● **Work task**: Give back the lines of the records exactly, starting at the first and ending at the one with "common name: coyote".

┄┄┄┄┄┄┄┄┄┄

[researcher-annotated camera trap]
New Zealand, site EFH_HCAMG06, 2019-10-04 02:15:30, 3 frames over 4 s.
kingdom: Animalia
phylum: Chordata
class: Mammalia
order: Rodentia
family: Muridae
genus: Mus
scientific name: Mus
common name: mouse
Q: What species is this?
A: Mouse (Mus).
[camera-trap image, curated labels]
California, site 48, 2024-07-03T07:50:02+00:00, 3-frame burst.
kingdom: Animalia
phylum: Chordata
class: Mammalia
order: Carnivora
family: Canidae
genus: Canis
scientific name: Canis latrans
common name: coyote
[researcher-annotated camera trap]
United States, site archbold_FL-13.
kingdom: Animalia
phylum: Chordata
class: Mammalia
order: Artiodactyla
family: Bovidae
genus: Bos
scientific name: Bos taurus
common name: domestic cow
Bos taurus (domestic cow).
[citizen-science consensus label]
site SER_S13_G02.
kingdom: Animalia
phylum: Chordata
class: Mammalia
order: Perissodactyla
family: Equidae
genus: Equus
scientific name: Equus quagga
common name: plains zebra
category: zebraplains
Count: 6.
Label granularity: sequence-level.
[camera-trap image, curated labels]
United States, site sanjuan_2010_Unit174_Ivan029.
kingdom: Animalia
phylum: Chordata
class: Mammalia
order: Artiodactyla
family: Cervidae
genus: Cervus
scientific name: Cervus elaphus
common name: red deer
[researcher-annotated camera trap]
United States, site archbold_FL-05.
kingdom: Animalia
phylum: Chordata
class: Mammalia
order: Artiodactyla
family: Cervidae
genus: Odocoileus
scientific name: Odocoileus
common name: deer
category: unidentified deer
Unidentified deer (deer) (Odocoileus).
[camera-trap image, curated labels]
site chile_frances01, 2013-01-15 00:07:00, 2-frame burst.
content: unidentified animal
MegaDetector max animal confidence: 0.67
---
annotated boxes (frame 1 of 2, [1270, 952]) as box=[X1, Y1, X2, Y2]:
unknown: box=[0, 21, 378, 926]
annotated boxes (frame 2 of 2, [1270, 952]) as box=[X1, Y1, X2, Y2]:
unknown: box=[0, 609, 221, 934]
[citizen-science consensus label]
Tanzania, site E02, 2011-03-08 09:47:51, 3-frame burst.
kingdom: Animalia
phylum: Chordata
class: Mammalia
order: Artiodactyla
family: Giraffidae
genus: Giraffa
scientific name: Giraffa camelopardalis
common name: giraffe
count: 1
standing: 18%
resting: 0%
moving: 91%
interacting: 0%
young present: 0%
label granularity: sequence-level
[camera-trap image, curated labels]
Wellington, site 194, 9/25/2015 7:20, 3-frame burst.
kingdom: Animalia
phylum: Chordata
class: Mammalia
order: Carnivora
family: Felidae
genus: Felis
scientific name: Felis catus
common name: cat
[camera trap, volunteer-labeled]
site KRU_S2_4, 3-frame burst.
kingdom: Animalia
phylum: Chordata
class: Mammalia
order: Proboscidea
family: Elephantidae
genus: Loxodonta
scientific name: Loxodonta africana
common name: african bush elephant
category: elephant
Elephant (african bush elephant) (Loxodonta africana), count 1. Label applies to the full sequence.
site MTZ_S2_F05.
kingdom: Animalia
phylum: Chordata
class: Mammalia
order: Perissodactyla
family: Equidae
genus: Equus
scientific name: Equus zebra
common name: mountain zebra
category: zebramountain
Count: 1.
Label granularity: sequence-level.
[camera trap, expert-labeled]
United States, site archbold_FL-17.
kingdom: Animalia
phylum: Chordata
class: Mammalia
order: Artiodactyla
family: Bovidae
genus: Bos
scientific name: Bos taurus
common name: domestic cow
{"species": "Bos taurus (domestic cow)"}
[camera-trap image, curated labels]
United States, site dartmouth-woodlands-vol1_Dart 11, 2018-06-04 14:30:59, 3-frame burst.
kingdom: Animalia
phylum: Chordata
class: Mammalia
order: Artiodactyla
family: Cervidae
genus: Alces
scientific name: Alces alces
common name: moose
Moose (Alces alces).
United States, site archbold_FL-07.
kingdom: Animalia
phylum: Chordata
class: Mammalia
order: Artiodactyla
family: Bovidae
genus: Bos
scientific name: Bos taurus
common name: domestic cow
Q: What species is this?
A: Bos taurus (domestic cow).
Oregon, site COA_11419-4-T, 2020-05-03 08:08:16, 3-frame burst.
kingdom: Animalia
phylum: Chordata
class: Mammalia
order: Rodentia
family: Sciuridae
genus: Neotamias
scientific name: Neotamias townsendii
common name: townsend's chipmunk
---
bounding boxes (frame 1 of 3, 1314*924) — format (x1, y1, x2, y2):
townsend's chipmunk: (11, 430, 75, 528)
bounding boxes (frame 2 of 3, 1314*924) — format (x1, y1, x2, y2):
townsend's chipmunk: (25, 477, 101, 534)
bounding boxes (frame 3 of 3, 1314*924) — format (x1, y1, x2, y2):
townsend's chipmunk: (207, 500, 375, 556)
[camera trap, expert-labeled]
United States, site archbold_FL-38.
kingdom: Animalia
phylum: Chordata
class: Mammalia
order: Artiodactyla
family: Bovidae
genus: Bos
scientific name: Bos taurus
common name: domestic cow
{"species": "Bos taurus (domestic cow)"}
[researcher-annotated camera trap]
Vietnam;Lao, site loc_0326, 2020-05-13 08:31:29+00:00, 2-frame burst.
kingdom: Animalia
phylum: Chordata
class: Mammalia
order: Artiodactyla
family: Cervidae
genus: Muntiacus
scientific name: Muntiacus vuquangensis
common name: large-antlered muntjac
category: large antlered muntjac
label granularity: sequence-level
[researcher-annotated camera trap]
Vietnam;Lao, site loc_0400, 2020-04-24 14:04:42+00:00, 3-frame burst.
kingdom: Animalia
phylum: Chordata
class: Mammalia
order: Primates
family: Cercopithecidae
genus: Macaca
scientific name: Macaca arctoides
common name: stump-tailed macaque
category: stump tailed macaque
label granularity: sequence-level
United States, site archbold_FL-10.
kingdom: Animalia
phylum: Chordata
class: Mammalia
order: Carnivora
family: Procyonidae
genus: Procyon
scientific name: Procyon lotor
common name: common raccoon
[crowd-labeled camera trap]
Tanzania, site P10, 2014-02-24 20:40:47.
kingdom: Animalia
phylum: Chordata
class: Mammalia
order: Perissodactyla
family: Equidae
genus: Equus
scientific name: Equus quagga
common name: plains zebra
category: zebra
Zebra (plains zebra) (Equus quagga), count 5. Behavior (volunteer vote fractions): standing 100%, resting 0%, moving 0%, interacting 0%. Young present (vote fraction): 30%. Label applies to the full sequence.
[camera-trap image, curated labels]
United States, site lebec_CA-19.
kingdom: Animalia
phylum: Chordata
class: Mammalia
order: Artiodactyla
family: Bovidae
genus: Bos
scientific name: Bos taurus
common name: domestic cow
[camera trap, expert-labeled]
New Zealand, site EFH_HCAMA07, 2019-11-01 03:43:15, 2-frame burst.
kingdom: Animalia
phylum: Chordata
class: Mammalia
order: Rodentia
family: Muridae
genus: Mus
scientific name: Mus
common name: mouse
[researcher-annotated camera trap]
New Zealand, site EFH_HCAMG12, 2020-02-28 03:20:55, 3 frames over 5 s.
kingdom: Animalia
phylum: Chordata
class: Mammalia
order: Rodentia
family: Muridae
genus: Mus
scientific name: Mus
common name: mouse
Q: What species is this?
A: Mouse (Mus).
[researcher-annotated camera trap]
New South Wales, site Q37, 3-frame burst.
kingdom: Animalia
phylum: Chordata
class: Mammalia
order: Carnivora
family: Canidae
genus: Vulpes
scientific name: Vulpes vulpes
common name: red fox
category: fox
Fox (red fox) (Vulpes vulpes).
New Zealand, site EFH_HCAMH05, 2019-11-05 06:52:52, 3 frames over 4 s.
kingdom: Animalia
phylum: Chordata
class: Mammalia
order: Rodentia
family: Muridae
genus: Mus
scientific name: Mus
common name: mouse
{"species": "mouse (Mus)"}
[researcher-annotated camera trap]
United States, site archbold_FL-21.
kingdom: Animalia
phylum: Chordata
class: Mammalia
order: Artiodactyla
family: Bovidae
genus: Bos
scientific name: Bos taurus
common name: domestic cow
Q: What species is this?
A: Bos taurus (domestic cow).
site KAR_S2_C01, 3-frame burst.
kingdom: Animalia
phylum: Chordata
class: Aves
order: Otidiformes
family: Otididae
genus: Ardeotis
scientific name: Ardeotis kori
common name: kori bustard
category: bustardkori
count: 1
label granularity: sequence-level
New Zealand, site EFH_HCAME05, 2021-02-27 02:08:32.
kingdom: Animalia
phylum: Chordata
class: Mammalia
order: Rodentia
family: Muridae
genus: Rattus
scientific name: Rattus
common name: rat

┄┄┄┄┄┄┄┄┄┄

● **Answer below**:
[researcher-annotated camera trap]
New Zealand, site EFH_HCAMG06, 2019-10-04 02:15:30, 3 frames over 4 s.
kingdom: Animalia
phylum: Chordata
class: Mammalia
order: Rodentia
family: Muridae
genus: Mus
scientific name: Mus
common name: mouse
Q: What species is this?
A: Mouse (Mus).
[camera-trap image, curated labels]
California, site 48, 2024-07-03T07:50:02+00:00, 3-frame burst.
kingdom: Animalia
phylum: Chordata
class: Mammalia
order: Carnivora
family: Canidae
genus: Canis
scientific name: Canis latrans
common name: coyote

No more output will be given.